--- Start of PAGE EXTRACT ---
I am no rockets scientist. Heck, I didn’t even finish college. But even if I had, I don’t believe I’d be able to explain why Boston Bruins Defenceman Urho Vaakanainen has performed so well at the NHL level, yet in the AHL he leaves you wanting more.
That’s not to say Vaakanainen has not shown flashes with the Providence Bruins, because he has. What has frustrated me and many others is a lack of consistency from game-to-game and sometimes shift-to-shift. It’s been over four years since the Bruins selected him with the 18th overall pick and I figured we’d be past that point by now.
--- End of PAGE EXTRACT ---
--- Start of DATA SECTION ---
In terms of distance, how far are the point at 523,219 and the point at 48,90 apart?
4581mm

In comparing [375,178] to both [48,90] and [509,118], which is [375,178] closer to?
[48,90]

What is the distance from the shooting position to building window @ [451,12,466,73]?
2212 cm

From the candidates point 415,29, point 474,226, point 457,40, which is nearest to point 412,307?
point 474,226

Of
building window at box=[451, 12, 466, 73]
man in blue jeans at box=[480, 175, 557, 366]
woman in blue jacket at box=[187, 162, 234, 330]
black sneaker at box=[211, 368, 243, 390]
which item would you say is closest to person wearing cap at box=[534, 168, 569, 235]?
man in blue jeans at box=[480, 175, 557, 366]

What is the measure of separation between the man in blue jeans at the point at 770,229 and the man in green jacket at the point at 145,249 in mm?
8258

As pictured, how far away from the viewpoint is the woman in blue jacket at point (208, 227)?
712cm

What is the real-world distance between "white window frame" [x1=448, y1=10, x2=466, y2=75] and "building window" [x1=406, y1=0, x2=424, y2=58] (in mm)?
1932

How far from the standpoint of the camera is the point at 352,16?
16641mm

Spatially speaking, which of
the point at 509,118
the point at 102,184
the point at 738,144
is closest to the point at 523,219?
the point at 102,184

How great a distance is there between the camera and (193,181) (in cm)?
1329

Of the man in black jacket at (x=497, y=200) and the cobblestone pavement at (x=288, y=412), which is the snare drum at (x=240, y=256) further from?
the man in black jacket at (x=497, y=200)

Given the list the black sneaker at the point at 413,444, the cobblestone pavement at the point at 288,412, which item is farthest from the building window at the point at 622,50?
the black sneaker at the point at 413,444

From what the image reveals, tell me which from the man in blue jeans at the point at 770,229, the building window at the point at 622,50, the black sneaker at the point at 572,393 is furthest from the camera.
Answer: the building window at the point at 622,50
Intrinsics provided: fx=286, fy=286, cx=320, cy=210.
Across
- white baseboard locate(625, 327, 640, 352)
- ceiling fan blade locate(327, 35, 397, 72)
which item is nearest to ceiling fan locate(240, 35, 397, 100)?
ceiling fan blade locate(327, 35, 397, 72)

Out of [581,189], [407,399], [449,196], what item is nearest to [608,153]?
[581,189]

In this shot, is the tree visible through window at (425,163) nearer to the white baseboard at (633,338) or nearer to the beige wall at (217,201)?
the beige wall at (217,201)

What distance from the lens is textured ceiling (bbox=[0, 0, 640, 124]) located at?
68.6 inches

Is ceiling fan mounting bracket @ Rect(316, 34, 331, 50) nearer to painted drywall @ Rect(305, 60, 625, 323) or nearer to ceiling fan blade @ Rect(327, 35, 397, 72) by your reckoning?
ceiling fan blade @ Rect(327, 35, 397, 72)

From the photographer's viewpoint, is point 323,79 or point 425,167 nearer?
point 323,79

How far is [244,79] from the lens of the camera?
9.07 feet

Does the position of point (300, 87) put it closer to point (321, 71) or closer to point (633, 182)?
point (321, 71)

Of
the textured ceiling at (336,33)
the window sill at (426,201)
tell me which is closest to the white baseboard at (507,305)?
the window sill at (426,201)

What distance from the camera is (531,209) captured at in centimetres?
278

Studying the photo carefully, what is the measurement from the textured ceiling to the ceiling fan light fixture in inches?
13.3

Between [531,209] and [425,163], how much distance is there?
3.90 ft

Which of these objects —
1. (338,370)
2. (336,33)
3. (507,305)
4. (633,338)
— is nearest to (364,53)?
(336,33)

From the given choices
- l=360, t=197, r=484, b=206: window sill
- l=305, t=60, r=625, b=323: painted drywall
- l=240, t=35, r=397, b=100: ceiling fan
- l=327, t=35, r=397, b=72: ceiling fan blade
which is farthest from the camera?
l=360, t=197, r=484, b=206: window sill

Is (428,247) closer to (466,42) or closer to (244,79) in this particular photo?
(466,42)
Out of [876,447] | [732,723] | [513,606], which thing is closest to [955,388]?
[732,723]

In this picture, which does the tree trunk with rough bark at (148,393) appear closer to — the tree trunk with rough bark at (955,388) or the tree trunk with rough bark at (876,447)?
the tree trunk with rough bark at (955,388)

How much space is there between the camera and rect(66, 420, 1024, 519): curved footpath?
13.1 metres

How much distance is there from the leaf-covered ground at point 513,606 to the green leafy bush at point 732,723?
--- End of DATA SECTION ---
_PROBLEMS AND TASKS_:
1. Please pull from the Vaakanainen piece above the passage that begins at the words "I am no rockets" and stops after "point by now.", copying it word for word.
2. In the Vaakanainen piece, which overall pick did the Bruins use to select him?
3. Write what comes next in the Vaakanainen piece, starting after its final sentence.

_FINAL RESULTS_:
1.
I am no rockets scientist. Heck, I didn’t even finish college. But even if I had, I don’t believe I’d be able to explain why Boston Bruins Defenceman Urho Vaakanainen has performed so well at the NHL level, yet in the AHL he leaves you wanting more.
That’s not to say Vaakanainen has not shown flashes with the Providence Bruins, because he has. What has frustrated me and many others is a lack of consistency from game-to-game and sometimes shift-to-shift. It’s been over four years since the Bruins selected him with the 18th overall pick and I figured we’d be past that point by now.

2. The 18th overall pick.

3.
Let’s flash back to what one independent scouting service had to say about Vaakanainen prior to the 2017 NHL Entry Draft
Urho is a smart all around defenseman with great hockey sense. He has good puck moving ability and strong offensive upside. He is also a good skater and can rush the puck up ice with confidence. He has a decent shot from the point. Along with his offensive tools, Urho is probably best known and even more successful on the defensive side of the game. He is very solid defensively without playing a very physical style of game. He wins a lot of battles using his stick and body positioning down low. He has the skating to keep up with opponents down low who have possession. He is excellent on the rush and is extremely difficult to beat in one-on-one situations on the rush. He handles all game situations well and has skills that make him an asset, regardless of the situation.
Urho has good size, but could handle to fill out his frame a bit. He would also benefit from being a little tougher to play against physically. He has good offensive skills but projects a little more as a defensive defenseman who can contribute offensively when called upon, and really gives him an asset to his game that a lot of other defensive first defenders don’t have. We think he is one of the more NHL ready defenders in the draft. HockeyProspect Black Book
Not much Mark Edwards and his staff had wrong there except the “We think he is one of the more NHL ready defenders in the draft”.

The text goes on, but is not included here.